Dr Mandy Johnstone is a Wellcome Trust Postdoctoral Clinical Fellow and Honorary Consultant Psychiatrist in the University of Edinburgh’s Division of Psychiatry.
Through comparative studies of cellular morphology, neuronal progenitor proliferation and migration, gene expression and synaptic function we aim to gain a greater understanding of the underlying mechanisms of neuropsychiatric disorders.

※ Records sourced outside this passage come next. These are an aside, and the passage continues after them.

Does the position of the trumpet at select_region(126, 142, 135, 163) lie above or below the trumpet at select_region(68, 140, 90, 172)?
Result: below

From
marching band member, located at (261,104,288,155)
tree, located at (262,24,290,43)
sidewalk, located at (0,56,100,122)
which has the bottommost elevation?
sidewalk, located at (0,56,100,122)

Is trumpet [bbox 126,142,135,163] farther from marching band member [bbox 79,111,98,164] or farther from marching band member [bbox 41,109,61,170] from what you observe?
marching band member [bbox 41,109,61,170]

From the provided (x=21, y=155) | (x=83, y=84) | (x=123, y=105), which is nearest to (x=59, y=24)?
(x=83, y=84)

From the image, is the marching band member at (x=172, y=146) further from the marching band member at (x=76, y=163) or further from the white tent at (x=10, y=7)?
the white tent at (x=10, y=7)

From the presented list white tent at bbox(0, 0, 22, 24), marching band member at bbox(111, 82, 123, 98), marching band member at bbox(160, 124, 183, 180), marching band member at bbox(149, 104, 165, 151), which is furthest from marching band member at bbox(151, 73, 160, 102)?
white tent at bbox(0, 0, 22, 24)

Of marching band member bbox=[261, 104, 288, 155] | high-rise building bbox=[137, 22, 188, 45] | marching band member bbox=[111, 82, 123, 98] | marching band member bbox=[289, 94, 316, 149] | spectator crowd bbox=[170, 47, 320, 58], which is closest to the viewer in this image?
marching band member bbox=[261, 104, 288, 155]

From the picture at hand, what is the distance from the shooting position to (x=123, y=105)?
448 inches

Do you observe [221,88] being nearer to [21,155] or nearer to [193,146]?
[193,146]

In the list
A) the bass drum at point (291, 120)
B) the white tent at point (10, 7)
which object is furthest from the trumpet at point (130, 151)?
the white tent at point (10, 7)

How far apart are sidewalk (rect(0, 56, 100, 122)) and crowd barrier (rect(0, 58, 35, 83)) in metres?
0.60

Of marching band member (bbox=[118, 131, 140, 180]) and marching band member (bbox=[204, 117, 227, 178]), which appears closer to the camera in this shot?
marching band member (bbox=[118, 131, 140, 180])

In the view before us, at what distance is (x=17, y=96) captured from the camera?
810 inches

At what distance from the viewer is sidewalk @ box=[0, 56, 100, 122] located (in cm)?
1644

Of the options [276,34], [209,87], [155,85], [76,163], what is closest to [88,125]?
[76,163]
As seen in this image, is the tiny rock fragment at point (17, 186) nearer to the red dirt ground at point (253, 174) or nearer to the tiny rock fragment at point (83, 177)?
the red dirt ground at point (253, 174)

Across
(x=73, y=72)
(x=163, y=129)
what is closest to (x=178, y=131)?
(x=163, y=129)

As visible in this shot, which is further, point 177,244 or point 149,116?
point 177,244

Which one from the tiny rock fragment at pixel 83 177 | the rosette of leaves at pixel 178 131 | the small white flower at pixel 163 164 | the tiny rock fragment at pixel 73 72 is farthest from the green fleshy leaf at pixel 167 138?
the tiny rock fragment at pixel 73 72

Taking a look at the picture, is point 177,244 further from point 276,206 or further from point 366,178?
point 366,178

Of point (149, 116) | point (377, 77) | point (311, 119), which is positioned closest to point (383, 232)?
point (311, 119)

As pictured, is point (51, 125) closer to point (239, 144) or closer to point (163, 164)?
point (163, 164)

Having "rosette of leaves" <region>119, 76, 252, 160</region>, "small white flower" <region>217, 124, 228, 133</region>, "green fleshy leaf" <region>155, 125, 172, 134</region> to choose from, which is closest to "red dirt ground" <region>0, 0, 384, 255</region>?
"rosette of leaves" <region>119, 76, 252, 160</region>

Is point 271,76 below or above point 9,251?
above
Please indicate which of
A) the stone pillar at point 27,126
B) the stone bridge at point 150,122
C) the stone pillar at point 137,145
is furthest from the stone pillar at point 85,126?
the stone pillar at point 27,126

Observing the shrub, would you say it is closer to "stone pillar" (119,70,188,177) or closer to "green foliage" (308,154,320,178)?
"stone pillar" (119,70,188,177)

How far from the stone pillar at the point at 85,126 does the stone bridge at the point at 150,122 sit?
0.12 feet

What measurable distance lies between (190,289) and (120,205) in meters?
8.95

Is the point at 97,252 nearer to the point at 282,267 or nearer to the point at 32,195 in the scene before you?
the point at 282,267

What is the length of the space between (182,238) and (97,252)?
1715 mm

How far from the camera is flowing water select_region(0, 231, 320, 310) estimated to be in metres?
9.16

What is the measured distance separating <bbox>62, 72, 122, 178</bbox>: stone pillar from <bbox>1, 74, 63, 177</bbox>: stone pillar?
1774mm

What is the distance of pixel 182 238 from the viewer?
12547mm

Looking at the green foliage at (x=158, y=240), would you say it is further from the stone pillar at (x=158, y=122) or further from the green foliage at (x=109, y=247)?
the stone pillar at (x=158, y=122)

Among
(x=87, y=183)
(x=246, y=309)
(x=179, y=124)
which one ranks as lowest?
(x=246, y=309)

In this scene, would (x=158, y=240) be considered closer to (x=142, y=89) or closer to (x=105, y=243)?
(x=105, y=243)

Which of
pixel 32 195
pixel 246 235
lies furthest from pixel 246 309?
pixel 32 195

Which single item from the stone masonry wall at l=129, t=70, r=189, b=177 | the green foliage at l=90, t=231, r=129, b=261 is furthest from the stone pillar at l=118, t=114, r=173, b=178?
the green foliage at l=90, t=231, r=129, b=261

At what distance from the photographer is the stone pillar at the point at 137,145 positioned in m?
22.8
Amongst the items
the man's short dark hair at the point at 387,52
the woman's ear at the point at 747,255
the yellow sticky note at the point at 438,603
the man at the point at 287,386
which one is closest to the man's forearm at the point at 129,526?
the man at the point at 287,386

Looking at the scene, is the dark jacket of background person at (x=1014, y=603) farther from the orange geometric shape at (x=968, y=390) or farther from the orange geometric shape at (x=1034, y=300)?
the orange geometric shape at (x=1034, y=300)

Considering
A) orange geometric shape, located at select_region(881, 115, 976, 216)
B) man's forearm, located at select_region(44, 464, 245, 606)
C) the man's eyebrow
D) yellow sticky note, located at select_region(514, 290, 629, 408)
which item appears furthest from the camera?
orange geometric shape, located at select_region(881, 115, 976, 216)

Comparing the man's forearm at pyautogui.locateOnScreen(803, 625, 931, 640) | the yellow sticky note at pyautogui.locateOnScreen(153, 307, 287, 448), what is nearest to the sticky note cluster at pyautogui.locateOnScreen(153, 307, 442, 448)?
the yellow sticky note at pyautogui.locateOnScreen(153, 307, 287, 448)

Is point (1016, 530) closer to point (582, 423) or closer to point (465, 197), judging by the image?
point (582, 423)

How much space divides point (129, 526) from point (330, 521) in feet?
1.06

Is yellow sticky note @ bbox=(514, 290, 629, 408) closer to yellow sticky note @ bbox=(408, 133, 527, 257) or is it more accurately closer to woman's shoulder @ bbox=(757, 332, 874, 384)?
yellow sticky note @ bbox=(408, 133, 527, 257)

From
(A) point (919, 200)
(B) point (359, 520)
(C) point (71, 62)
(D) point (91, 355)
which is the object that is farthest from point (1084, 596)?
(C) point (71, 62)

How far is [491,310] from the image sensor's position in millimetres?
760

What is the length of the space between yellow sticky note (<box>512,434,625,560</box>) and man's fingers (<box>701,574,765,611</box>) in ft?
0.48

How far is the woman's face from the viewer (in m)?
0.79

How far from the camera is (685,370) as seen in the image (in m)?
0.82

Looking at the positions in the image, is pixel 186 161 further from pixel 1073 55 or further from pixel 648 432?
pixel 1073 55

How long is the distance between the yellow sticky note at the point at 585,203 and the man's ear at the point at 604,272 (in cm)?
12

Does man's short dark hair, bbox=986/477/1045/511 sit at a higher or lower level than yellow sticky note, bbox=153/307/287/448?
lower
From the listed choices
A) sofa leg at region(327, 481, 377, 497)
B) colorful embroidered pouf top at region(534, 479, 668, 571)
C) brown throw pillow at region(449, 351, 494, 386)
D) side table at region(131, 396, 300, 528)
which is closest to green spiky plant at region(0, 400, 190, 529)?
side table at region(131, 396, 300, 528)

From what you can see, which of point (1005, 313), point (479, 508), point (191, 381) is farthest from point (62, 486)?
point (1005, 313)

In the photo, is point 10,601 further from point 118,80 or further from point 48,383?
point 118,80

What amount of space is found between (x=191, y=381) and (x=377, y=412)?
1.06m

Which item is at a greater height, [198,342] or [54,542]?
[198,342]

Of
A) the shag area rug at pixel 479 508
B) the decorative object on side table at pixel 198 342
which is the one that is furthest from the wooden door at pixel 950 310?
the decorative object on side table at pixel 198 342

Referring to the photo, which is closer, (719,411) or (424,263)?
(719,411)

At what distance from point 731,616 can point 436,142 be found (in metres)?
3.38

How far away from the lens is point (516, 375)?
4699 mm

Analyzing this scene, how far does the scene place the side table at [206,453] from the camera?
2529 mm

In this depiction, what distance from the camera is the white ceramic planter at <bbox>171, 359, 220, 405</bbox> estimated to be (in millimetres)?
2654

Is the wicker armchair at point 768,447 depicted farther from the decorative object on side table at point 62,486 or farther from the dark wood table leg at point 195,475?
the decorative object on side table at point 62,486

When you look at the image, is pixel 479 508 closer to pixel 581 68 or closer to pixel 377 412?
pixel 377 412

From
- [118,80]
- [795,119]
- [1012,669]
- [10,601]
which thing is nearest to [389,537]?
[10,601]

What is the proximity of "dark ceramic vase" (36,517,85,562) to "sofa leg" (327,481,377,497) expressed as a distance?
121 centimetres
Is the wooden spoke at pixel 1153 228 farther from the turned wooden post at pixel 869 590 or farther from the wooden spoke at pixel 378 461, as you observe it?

RARE COPY NUMBER VARIANTS (CNVs) IN NEURODEVELOPMENTAL DISORDERS
Schizophrenia and other neurodevelopmental disorders such as autism spectrum disorder and intellectual difficulties are common conditions whose underlying causes are imperfectly understood. They are known to run in families. Some genetic risk factors, including those affecting DLG2 and the so called DISC1 and NDE1 locus, are sufficient to increase risk of major mental illness in those individuals who carry them. It is also known that abnormalities of brain structure and function are closely linked to these genetic factors.
Yet, the cellular mechanism underlying these abnormalities and clinical disorders are still unclear, largely because the human brain is inaccessible.
Recently however, it has become possible to study brain cells in a dish in the laboratory by reprogramming skin cells — known as fibroblasts — to become pluripotent stem cells, which can then be converted into neural progenitors and brain cells — that is neurons and other neural cell-types.
Through comparative studies of cellular morphology, neuronal progenitor proliferation and migration, gene expression and synaptic function we aim to gain a greater understanding of the underlying mechanisms of these disorders.
Our research focus is to better understand the molecular pathophysiology of neuropsychiatric disorders so that we can develop more effective therapies in future. We are investigating the consequences of rare copy number variants (CNVs) associated with neurodevelopmental disorders, including schizophrenia, autism spectrum disorders and intellectual disability using human induced pluripotent stem cells (hiPSCs) as in vitro models.